Me neither, but at least hrbrmstr has a few months ago.
Or to be honest, I don’t know which social media site he prefers, but Bluesky is currently my favourite.
With the ease of use and algorithmic curation that I loved about Twitter before its demise and the super interesting and easy to work with AT protocol, which should make Bluesky “billionaire-proof”1, I’m hopeful that this social network it here to stay.

Recently, I have published the atrrr package with a few friends, so I thought I could remove the pesky Python part from hrbrmstr’s command line interface.
Along the way, I also looked into how one can write a command line tool with R.
I really love using command line tools2 and was always a bit disappointed that people don’t seem to write them in R.
After spending some time on this, I have to say: it’s not that bad, especially given the packages docopt and cli, but it’s definitly a bit more manual than in Python.

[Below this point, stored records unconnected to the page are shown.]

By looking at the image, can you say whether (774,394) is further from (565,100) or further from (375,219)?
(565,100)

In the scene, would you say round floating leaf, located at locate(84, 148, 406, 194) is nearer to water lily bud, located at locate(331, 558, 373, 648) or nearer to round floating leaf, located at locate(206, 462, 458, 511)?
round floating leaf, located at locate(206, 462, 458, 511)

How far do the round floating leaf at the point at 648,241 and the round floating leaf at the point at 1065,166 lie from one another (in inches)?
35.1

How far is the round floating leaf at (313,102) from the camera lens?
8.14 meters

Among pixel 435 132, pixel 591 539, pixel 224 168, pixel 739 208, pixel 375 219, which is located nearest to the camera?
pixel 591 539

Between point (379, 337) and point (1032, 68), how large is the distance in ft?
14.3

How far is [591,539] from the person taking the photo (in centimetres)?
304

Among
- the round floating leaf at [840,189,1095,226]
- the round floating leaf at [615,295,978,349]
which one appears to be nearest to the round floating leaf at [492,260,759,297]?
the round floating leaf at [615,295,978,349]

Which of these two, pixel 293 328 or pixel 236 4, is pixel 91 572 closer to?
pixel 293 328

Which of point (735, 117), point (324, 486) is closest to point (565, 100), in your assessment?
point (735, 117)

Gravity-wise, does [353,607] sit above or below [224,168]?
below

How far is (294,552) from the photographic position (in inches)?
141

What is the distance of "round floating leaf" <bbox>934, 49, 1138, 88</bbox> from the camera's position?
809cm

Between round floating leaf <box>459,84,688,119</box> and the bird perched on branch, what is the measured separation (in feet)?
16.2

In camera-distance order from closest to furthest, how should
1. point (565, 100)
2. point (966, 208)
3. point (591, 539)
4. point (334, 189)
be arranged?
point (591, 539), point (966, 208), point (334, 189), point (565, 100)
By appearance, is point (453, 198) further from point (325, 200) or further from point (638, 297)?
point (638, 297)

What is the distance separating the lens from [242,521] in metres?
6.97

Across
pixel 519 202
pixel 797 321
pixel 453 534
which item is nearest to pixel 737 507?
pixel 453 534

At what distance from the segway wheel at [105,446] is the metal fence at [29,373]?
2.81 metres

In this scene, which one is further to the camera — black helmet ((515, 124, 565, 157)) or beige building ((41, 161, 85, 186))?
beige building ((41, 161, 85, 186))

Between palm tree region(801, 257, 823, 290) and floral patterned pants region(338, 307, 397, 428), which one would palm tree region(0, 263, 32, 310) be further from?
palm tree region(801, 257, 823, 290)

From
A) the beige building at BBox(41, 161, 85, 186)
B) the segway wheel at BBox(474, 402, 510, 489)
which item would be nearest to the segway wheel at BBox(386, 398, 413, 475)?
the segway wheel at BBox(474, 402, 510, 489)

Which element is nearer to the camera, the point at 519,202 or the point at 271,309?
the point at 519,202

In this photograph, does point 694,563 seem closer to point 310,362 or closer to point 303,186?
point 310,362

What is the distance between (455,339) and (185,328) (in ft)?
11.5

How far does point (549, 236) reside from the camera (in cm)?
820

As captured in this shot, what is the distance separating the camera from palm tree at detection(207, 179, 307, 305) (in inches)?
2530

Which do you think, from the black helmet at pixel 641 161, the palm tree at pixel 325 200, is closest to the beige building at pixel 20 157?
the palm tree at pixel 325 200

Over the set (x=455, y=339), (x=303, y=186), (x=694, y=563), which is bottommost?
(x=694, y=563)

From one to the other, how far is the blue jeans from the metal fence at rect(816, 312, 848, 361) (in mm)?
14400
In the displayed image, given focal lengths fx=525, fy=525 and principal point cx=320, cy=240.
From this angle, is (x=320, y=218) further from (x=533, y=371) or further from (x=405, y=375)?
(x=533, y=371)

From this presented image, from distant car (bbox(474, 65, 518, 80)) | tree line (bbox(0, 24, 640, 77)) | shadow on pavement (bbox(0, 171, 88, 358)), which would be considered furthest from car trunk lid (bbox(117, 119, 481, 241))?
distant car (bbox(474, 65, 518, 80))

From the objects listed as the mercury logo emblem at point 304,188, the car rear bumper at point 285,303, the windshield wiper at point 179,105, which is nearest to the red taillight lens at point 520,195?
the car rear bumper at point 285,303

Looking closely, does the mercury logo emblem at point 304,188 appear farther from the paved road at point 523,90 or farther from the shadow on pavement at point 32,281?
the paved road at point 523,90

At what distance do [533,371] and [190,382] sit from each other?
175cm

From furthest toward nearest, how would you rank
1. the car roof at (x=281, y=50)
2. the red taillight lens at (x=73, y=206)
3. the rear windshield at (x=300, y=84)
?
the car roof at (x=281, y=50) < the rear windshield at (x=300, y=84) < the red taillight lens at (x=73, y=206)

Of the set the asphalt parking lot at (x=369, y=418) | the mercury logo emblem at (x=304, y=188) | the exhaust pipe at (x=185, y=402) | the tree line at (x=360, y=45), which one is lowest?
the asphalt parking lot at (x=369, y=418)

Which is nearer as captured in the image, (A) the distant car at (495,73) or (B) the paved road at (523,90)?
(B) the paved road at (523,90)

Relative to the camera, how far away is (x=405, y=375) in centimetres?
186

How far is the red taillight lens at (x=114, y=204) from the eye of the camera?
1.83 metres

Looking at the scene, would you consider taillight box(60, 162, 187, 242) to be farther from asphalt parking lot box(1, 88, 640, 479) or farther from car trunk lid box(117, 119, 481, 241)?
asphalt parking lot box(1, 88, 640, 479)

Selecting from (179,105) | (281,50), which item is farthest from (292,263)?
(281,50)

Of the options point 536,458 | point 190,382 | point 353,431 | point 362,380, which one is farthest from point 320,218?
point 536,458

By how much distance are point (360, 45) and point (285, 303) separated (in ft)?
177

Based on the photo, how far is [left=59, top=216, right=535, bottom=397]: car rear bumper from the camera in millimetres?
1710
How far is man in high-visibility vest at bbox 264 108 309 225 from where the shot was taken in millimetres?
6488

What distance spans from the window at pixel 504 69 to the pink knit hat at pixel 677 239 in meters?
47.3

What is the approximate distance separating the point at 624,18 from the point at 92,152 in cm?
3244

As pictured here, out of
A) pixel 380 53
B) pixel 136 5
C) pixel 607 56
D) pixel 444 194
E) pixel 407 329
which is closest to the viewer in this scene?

But let’s have a look at the result first:

And here is of course the commented source code (also available as a GitHub Gist):

#!/usr/bin/Rscript

# Command line application Bluesky feed reader based on atrrr.
#
# Make executable with `chmod u+x rbsky`.
#
# If you are on macOS, you should replace the first line with:
#
# #!/usr/local/bin/Rscript
#
# Not sure how to make it work in Windows ¯_(ツ)_/¯
#
# based on https://rud.is/b/2023/07/07/poor-dudes-janky-bluesky-feed-reader-cli-via-r-python/

library(atrrr)
library(cli)
library(lubridate, include.only = c("as.period", "interval"),
        quietly = TRUE, warn.conflicts = FALSE)
if (!require("docopt", quietly = TRUE)) install.packages("docopt")
library(docopt)

# function to displace time since a post was made
ago <- function(t) {
  as.period(Sys.time() - t) |>
    as.character() |>
    tolower() |>
    gsub("d+.d+s", "ago", x = _)
}

# docopt can produce some documentation when you run `rbsky -h`
doc <- "Usage: rbsky [-a ALGO] [-n NUM] [-t S] [-h]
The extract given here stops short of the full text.